Well, the Mayans were wrong and what a better way to celebrate the fact than throwing a hedonistic feast in their honor. I will do this post in a couple of parts – this one with the menu, descriptions and any links to existing recipes that I used to make them (along with any tweaks) and a second set of posts with the remaining recipes (some of these are a pain to write out, so it will take a bit to get them out there). I really wanted to have fun with the meal, so I opted for simple preparations with fun plating and names. So, without further delay, I present to you “Meal of the Apocalypse”!

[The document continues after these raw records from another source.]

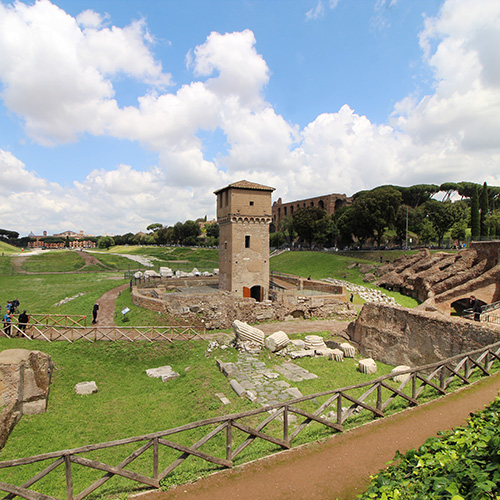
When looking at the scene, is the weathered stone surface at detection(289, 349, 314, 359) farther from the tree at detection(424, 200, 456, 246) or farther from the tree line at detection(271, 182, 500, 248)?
the tree at detection(424, 200, 456, 246)

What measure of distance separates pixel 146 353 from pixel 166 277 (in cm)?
1909

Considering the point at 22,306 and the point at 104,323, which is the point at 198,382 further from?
the point at 22,306

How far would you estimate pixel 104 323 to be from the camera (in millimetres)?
21312

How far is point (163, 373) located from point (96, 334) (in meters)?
5.17

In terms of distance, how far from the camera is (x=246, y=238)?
27.9m

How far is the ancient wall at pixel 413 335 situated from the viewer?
1185cm

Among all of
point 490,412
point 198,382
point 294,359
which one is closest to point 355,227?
point 294,359

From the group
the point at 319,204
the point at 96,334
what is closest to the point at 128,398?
the point at 96,334

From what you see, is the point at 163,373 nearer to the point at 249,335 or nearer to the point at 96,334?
the point at 249,335

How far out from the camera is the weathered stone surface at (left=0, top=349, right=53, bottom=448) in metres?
8.98

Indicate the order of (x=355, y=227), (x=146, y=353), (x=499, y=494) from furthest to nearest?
1. (x=355, y=227)
2. (x=146, y=353)
3. (x=499, y=494)

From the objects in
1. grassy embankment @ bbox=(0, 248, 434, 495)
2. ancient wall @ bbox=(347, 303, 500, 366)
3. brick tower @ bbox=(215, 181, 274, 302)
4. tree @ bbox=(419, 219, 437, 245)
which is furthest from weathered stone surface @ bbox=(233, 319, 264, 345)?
tree @ bbox=(419, 219, 437, 245)

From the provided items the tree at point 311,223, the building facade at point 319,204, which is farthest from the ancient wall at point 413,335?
the building facade at point 319,204

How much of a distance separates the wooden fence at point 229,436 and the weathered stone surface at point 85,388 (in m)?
3.48
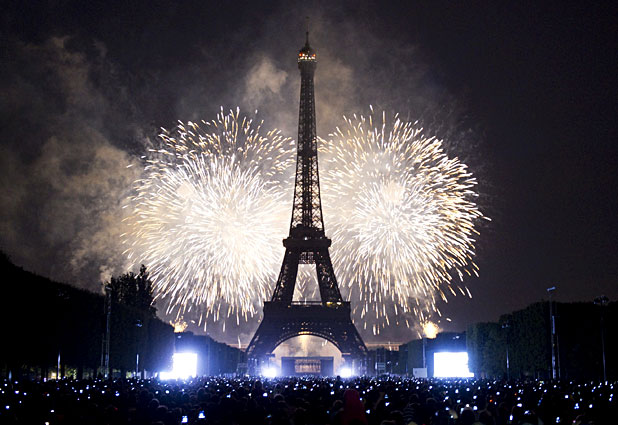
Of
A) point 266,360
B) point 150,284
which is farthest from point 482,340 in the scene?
point 150,284

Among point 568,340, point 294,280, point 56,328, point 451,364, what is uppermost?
point 294,280

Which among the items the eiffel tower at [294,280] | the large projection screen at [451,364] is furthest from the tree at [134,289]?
the large projection screen at [451,364]

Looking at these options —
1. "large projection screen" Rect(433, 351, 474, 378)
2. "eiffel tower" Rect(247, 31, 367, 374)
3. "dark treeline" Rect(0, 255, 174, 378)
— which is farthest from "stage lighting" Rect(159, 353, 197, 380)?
"large projection screen" Rect(433, 351, 474, 378)

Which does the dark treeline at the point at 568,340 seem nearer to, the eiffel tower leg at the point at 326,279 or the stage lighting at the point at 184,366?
the eiffel tower leg at the point at 326,279

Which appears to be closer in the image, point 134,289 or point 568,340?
point 568,340

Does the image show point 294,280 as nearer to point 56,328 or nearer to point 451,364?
point 451,364

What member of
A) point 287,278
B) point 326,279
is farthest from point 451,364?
point 287,278

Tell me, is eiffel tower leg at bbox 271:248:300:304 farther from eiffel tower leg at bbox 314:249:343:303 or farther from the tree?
the tree

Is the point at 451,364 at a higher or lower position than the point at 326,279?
lower
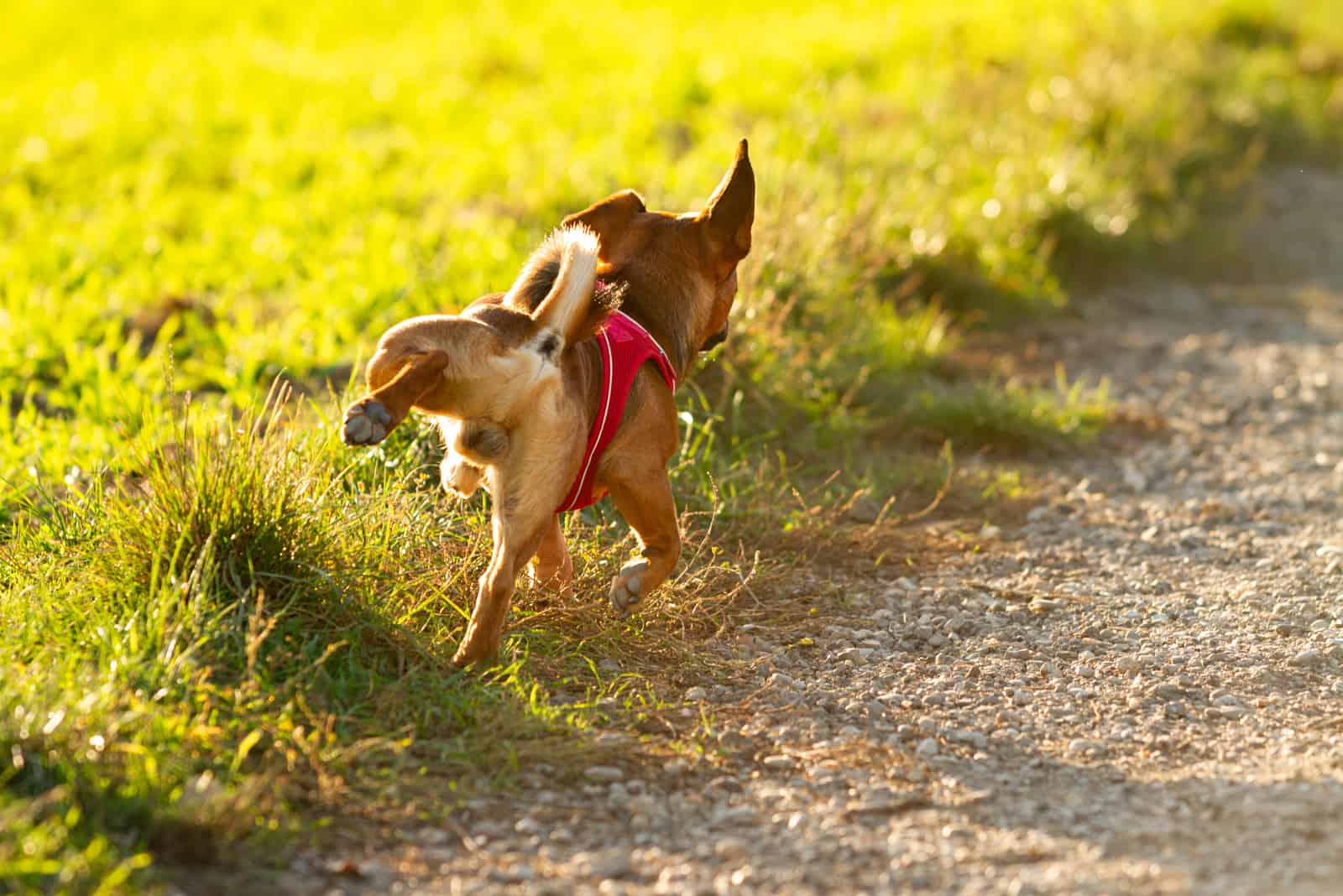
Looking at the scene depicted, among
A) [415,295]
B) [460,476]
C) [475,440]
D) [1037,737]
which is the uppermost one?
[475,440]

Cocktail: Heart of Darkness
I am pretty sure that I didn’t make this one up, but I have absolutely no idea where I would have come across it either. It is a champagne based cocktail, which are always delicious and refreshing and this takes about 1 minute to make.
Here is what I wrote about the drink on my menu:
The story Heart of Darkness by Joseph Conrad is the inspiration for one of my favorite movies, Apocalypse Now. It seemed appropriate to make a drink based on that, given the theme of the night.
Since I like you, I will give you the recipe here.
The drink is 1.5 oz. blood orange juice or soda, 4 oz. sparkling wine, 3 drops Scrappy’s Chocolate Bitters and a frozen strawberry, served in a wine glass.
I would recommend using a drier sparkling wine for this so that you don’t get overloaded with sweetness. I personally used Washington produced Treveri Pinot Gris sparkling wine in this version.
First Course: My Last Meal
Being Italian, it seemed logical to start off the meal with pasta. I did a meat ravioli with a taleggio, shallot and sous vide egg cream sauce and topped it with a sprinkle of guanciale, just because I could. It was decadent and over the top, but it pared nicely with the 2010 Wilridge Pinot Grigio, which has a bit of sharpness to it that cut the richness of the dish.
My notes on the dish:
One of the components of my last meal on earth, if I got to choose it, would be something that my dad made for me when I was growing up. This is my adult version of the meal that I enjoyed as a kid.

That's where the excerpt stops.